- Directions for this task: Transcribe without change the lines from the one that contains "Regarding the gabled" through the one that contains "Is point 41,354", including both of those lines.

- Supplied data:

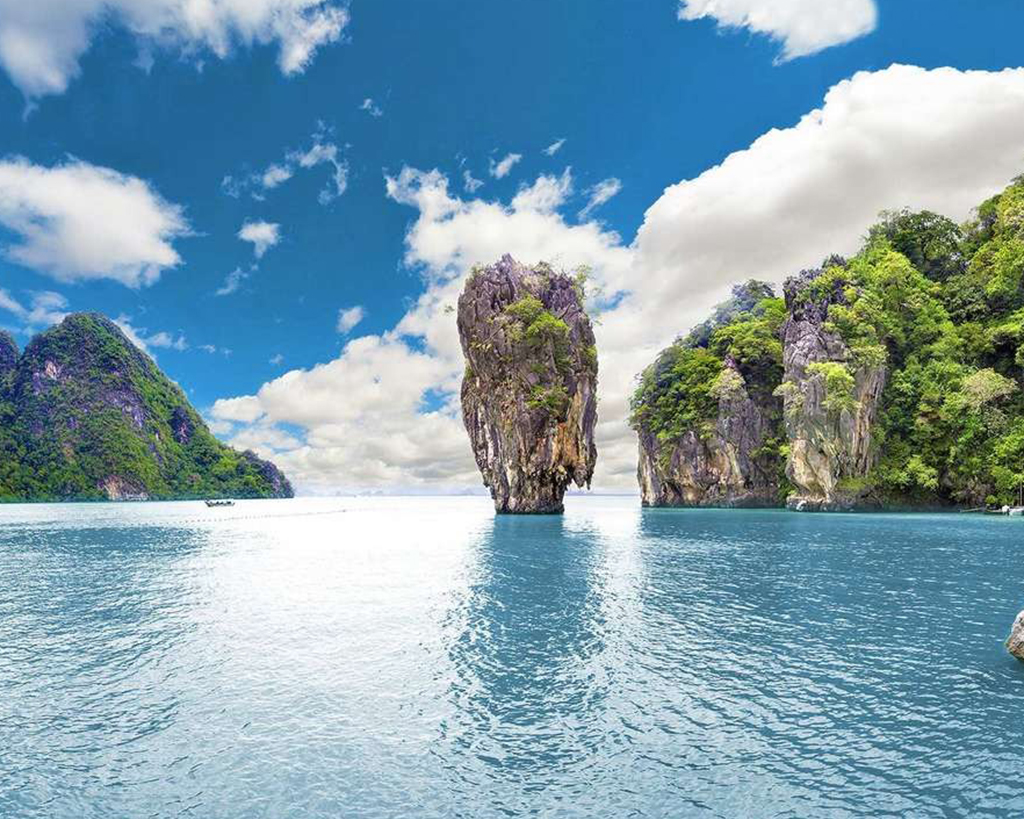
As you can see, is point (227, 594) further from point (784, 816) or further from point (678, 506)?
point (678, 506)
...
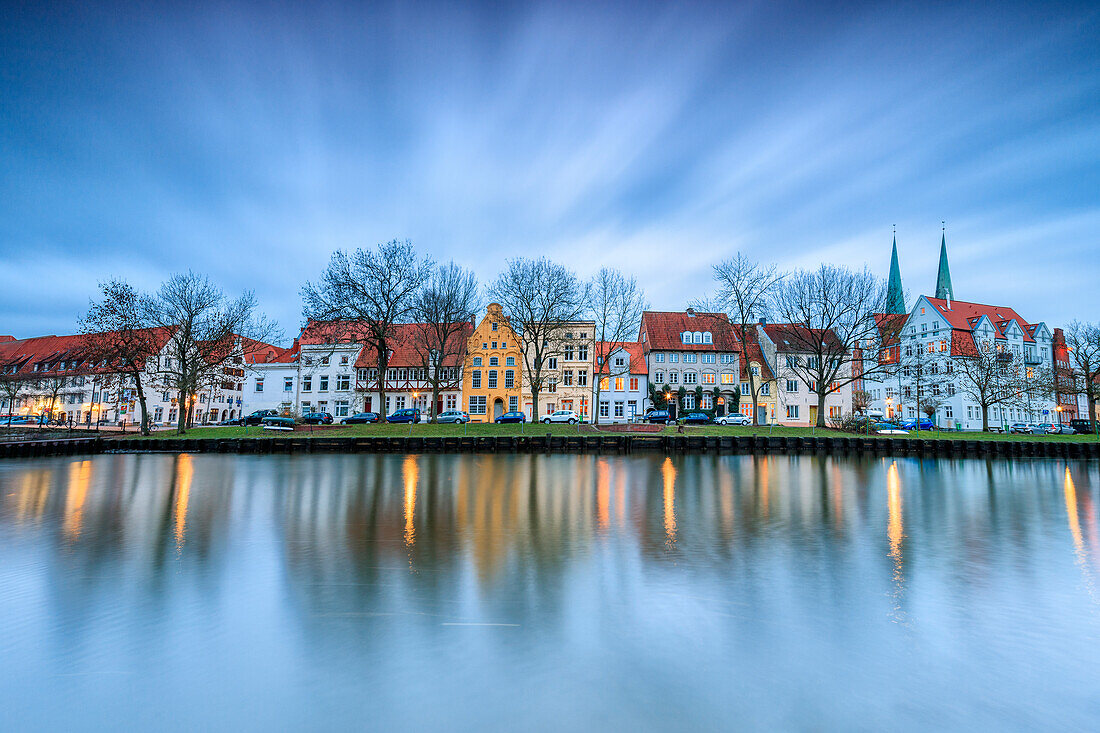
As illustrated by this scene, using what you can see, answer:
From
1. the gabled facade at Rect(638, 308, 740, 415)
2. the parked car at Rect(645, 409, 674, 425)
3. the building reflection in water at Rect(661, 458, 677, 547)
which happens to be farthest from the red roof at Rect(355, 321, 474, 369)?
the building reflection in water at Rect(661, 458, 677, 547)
==
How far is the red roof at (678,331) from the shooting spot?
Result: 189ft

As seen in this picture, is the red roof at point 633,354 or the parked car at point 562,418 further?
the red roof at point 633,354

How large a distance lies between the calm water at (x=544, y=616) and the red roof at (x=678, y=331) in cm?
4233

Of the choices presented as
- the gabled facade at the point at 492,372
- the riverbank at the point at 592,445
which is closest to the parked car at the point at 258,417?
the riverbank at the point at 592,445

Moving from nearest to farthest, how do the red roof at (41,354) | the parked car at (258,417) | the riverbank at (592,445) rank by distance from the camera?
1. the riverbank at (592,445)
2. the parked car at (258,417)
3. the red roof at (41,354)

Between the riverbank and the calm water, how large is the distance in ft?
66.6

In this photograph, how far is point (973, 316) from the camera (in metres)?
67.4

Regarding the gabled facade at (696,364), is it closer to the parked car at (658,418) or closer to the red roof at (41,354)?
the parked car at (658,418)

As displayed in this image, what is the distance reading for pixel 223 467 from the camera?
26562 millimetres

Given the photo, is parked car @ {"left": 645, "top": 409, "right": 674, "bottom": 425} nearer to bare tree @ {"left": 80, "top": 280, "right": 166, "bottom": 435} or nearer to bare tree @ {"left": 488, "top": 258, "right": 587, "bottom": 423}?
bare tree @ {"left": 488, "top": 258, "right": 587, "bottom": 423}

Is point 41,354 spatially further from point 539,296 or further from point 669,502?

- Complete response:
Regarding the gabled facade at (696,364), is it closer to the parked car at (658,418) or closer to the red roof at (41,354)?
the parked car at (658,418)

As displayed in this image, what is the distance reading for pixel 223 467 from the camera?
26562 millimetres

Given the photo, is parked car @ {"left": 645, "top": 409, "right": 674, "bottom": 425} nearer to bare tree @ {"left": 80, "top": 280, "right": 166, "bottom": 435} or nearer to bare tree @ {"left": 488, "top": 258, "right": 587, "bottom": 423}?
bare tree @ {"left": 488, "top": 258, "right": 587, "bottom": 423}

Is point 41,354 spatially further from point 539,296 or further from point 669,502?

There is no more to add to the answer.